Our results did not demonstrate a significant change in other outcome measures (such as wound infection rate). This is probably because the background incidence of these adverse events is low, and a much larger sample size would be required to demonstrate a difference. Nevertheless, our results showed that the total operative time and incision-to-delivery time were longer and operative blood loss was greater in the first 10–15 caesarean sections performed by trainees independently. Although lengthening of the operative time by approximately 12 minutes or an extra blood loss of 50 ml are unlikely to impose significant additional morbidity, these findings may suggest that the trainee’s skills had not been optimised in the early cases. However, as in all surgical training, there is a big psychological step between performing an operation under supervision and being the principal surgeon. There is also the issue of the surgical assistants, who are likely to be less experienced when trainees assume the role of principal surgeon. This is in effect a double step in the training process. From the risk management point of view, it may be preferable to offer additional supervision during these early cases. One option is to have a senior person to scrub as a second assistant for the first 10–15 cases although this will mean the trainee is still being supervised, thus delaying the transition to independence. Nevertheless, this may allow trainees to practice how to perform the procedure with the assistance of a more junior doctor. At the same time, the senior can provide guidance and assistance as an additional safeguard. A suggestion arising from these data is that trainees need to perform approximately 40 caesarean sections under different degrees of supervision before being independent.
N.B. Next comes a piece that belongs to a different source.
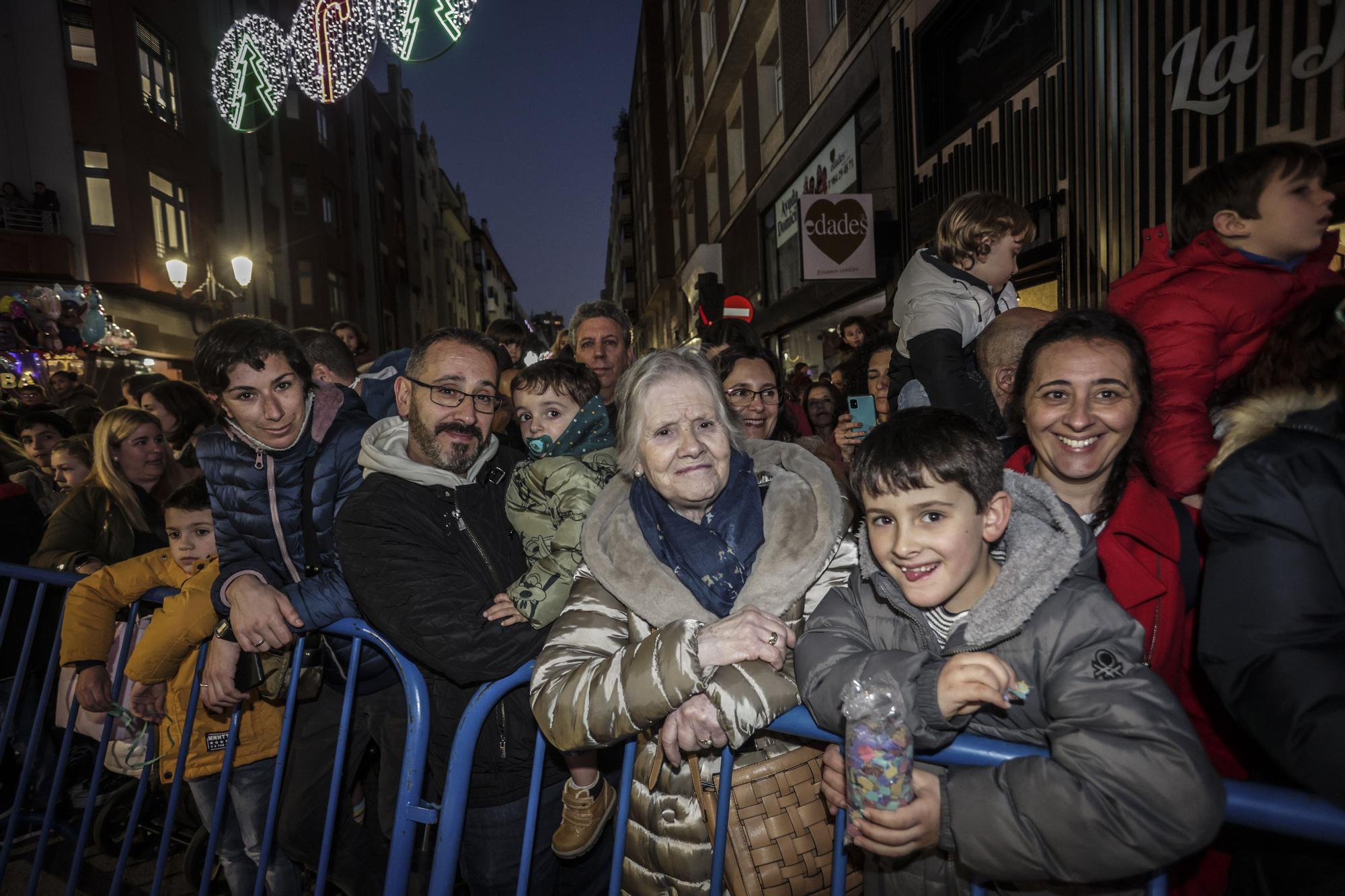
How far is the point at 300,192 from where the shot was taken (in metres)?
26.0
Our results also demonstrated a different learning curve among elective and emergency caesarean sections. It is logical that elective cases are comparatively easier for the trainees. Therefore, they are able to demonstrate competence more rapidly than with emergency sections.
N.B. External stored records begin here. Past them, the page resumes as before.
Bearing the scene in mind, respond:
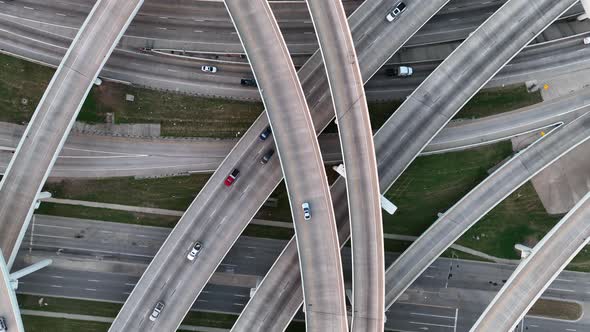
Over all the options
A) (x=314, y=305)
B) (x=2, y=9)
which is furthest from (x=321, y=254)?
(x=2, y=9)

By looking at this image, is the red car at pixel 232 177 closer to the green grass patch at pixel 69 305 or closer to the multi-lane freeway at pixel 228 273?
the multi-lane freeway at pixel 228 273

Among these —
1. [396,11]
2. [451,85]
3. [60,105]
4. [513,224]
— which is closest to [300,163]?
[451,85]

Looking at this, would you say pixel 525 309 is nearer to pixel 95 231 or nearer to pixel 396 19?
pixel 396 19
On the other hand, the caesarean sections performed by the trainees in our study were highly selected. They were all low-risk cases in order to help trainees to build up their skill and confidence to be prepared to do more difficult and advanced cases (including placenta praevia, preterm and second-stage caesarean sections). Based on our data, further studies need to be performed to evaluate the learning curve of the trainees in performing low-risk and high-risk caesarean sections.
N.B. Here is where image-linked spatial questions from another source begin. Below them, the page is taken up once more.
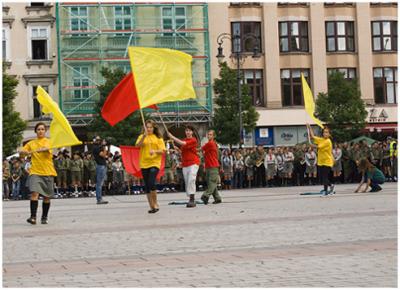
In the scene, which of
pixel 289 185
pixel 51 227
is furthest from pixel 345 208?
pixel 289 185

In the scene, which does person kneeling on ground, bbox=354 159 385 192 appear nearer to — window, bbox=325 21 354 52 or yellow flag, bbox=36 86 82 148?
yellow flag, bbox=36 86 82 148

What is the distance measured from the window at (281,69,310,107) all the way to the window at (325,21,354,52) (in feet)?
8.47

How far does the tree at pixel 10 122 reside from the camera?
45438 mm

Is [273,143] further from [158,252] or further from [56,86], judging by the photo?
[158,252]

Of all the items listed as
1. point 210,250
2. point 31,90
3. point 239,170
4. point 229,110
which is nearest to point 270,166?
point 239,170

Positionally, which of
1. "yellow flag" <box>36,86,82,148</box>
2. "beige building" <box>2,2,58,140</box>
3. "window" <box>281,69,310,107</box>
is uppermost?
"beige building" <box>2,2,58,140</box>

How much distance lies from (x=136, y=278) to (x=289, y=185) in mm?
26203

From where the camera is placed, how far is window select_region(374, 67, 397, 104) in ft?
184

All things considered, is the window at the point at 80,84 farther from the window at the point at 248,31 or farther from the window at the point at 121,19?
the window at the point at 248,31

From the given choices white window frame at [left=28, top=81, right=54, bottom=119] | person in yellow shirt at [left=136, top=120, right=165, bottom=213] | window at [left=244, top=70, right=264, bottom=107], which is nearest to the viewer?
person in yellow shirt at [left=136, top=120, right=165, bottom=213]

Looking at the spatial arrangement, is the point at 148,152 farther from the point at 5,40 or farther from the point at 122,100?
the point at 5,40

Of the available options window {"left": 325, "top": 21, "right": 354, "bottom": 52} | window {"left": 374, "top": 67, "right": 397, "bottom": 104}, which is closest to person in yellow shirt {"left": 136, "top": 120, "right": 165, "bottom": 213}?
window {"left": 325, "top": 21, "right": 354, "bottom": 52}

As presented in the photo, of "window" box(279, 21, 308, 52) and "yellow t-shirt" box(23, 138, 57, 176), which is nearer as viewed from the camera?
"yellow t-shirt" box(23, 138, 57, 176)

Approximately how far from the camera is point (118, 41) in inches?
2108
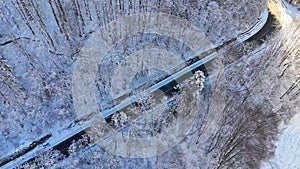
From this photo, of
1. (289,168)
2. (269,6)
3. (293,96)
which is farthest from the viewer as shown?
(269,6)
In conclusion, it is gratifying to report that the skill necessary to perform a caesarean section, after adequate preparation, is rapidly acquired and the learning curve is relatively short. An excessive period of direct supervision is not necessarily better for maintenance of standards and may delay trainees reaching an adequate and appropriate level of confidence and maturity. Provided trainees receive a thorough preparation, first in assisting and then doing caesarean under supervision, their transition to independence should be relatively smooth. It was interesting to note that the number of operations the trainees did under supervision varied considerably. This may reflect varying natural surgical talent or levels of confidence of their supervisors in their surgical skills.